Eun Sun Kim conducting the San Francisco Opera Orchestra (photography by Sasha Arutyunova, courtesy of San Francisco Opera)
Last night the stage of the War Memorial Opera House was turned over to the San Francisco Opera Orchestra for a concert performance. Eun Sun Kim conducted the ensemble with violinist Kay Stern as Concertmaster. The soloist for the program, entitled Beethoven 5 & Falla, was mezzo Daniela Mack. Those familiar with Ludwig van Beethoven would immediately see that Mack accounted for the Falla selection.
That selection was the familiar Siete canciones populares españolas, arrangements by Manuel de Falla of seven traditional Spanish songs. This was coupled with the second suite extracted from Falla’s score for the two-act ballet The Three-Cornered Hat, choreographed by Léonide Massine. As one can guess from the overall title, the second half of the program was devoted entirely to Ludwig van Beethoven’s Opus 67 (fifth) symphony, composed in the key of C minor. Those familiar with Massine’s ballet know that, at a critical moment, Falla evokes the opening motif of the Beethoven symphony (far from the only dramatic incident to be accompanied by that music).
Since most of Kim’s time is spent in an orchestra pit, I relish opportunities to have a clearer view of her conducting style. Her approach to Beethoven could not have been better. Her command of the score was up there alongside just about every major conductor. Her chemistry with the ensemble could not have been better, allowing for the many subtleties in both phrasing and the scope of dynamic range. Opus 67 may be the most familiar work in the symphonic canon; but Kim brought both freshness and urgency to her interpretation, making the experience far from “just another Beethoven’s fifth” encounter.
Her command of Falla was just as engaging. The songs are relatively short, but Mack knew how to endow each of them with its own dimension of expressiveness. Falla’s approach to the vocal offerings could almost serve as a harbinger of Buckminster Fuller’s injunction that we should learn how to make more and more out of less and less. Somewhat in the spirit of haiku, each song has its own “target of reflection,” distilled into little more than a brief moment.

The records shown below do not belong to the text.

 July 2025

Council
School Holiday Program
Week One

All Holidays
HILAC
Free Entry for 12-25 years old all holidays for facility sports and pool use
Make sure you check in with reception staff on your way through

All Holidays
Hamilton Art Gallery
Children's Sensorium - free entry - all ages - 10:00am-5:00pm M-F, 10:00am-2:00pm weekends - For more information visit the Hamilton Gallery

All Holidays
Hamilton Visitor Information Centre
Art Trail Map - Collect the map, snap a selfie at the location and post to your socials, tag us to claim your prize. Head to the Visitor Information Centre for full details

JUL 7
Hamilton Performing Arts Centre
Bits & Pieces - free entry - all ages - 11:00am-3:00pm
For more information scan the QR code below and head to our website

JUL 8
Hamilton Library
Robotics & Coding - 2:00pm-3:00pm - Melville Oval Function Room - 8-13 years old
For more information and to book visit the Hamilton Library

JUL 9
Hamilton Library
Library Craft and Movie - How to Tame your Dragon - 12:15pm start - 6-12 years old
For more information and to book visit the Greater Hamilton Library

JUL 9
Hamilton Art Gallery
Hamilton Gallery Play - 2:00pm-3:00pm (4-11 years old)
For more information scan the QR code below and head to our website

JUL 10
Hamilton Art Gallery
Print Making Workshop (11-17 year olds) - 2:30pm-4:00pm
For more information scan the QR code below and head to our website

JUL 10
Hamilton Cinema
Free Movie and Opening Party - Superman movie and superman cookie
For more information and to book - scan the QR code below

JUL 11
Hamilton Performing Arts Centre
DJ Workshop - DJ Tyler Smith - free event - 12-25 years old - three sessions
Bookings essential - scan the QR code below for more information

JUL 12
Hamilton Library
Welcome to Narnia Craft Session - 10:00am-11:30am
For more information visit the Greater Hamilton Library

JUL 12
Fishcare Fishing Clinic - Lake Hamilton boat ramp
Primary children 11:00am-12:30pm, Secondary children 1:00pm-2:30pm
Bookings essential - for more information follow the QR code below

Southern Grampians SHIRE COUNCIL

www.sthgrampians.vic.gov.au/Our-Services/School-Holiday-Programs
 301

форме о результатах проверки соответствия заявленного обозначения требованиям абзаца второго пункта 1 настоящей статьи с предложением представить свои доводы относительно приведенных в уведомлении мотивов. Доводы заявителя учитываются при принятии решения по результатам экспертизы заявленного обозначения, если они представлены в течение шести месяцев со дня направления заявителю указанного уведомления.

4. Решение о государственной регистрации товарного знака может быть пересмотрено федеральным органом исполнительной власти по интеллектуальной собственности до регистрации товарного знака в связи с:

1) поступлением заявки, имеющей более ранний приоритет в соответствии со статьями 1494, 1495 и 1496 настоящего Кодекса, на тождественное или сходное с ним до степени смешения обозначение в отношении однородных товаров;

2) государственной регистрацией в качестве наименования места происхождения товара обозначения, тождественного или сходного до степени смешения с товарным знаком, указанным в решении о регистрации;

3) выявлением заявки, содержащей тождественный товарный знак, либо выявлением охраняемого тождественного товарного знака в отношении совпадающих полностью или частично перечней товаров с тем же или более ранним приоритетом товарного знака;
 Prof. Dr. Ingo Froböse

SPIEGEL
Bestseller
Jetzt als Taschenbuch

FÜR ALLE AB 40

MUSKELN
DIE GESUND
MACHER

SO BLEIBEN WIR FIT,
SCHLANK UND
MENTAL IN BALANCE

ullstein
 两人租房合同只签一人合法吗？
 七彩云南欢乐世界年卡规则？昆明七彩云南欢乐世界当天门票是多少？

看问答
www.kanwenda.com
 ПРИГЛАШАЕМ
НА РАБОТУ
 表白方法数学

Mack displayed a solid command of this rhetoric of brevity, and her engagement with the orchestra could not have been more compelling. Left to its own devices with the Three-Cornered Hat score, the ensemble captured the full scope of dramatic dispositions, one of which included a “sneak preview” of the music to come during the second half of the program.
As is usually the case with these events, I enjoyed the opportunity of a clearer vision of Kim’s approach to conducting; but what mattered most were the results, which could not have been more engaging!